Shin-tok Liong menaruh simpati terhadap pemuda itu, namun karena sudah diperintah oleh majikannya, diapun tak dapat berbuat apa-apa. Beberapa saat kemudian, dia tinggalkan pondok itu lagi. Lama Siau Ih berdiri tertegun seorang diri.

Tiba-tiba dia mendapat pikiran, ujarnya sendiri: „Dendam ayah bunda adalah suatu kewajiban besar. Dengan memerintahkan begini, entah bilamana engkong dapat menyelesaikan pembalasan sakit hati itu. Dari pembicaraannya tempo hari, nyata engkong juga menaruh dendam terhadap kedua Song-sat itu. Juga dalam penyelidikan masa itu, terang Siao-sat-sin Li Hun-liong itu tak terlepas dari dakwaan. Engkong menghendaki bukti yang kuat baru mau bertindak. Ah, mengapa aku tak mau nyerempet bahaya sedikit, tinggalkan tempat ini untuk melakukan penyelidikan. Asal berhasil menemukan bukti, biar engkong memarahi, tapi rasanya aku sudah dapat menunaikan kewajibanku sebagai anak terhadap orang tua …….”

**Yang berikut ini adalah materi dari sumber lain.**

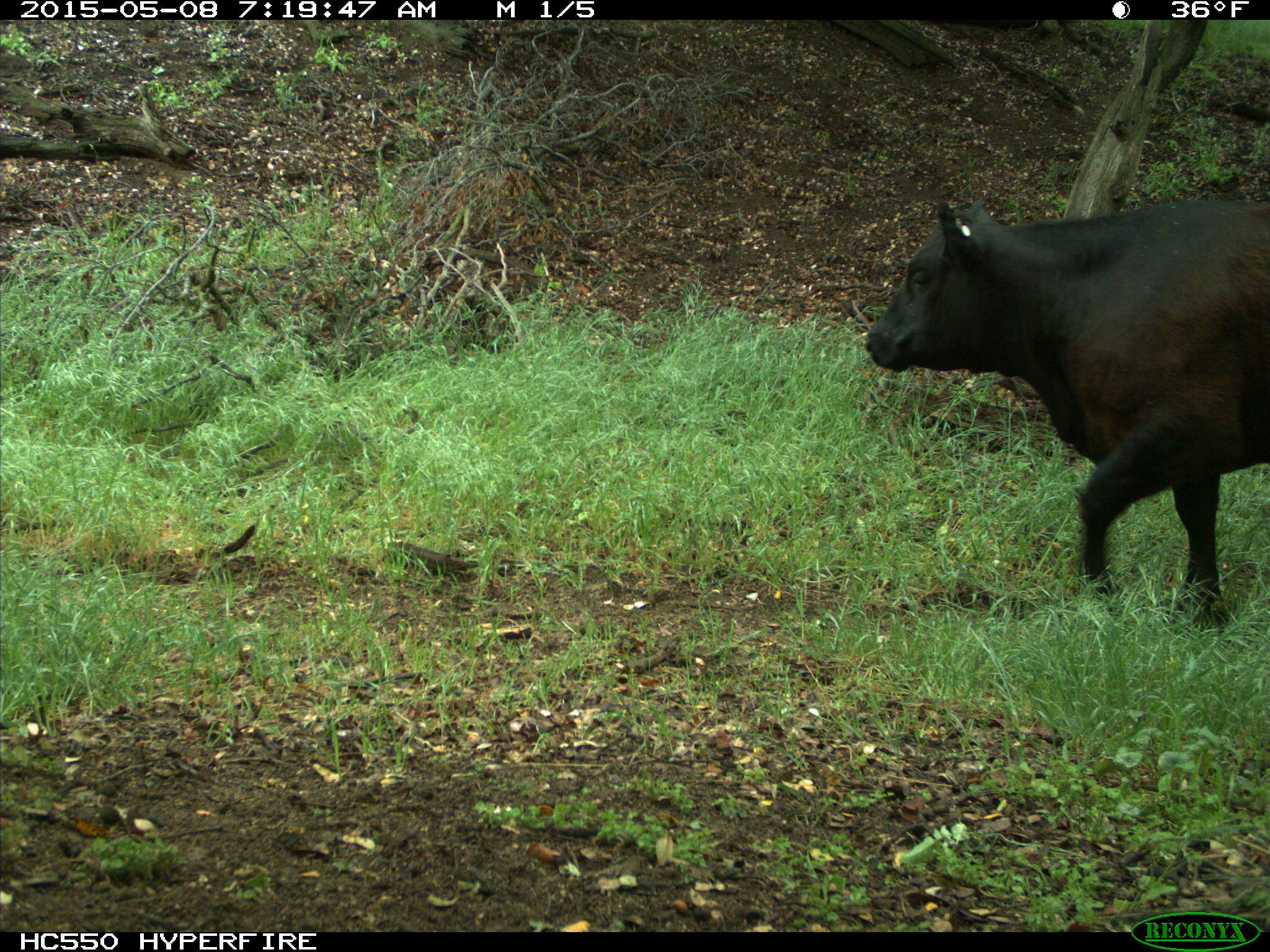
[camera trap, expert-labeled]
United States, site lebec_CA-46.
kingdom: Animalia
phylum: Chordata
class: Mammalia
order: Artiodactyla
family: Bovidae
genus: Bos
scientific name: Bos taurus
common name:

Namun pada lain kilas, dia berpikir sendiri: „Rencana tadi memang bagus, tapi bagaimana caraku untuk menerobos dari pintu batu selat Liu-hun-hiap itu? Bukankah pintu itu dijaga oleh Liong koko ……”

Kembali Siau Ih gelisah hatinya. Beberapa kali dia naik turun loteng memikirkan daya yang sempurna, namun sia-sia jua. Baru ketika menjelang jauh malam, dia mendapat ketetapan hati.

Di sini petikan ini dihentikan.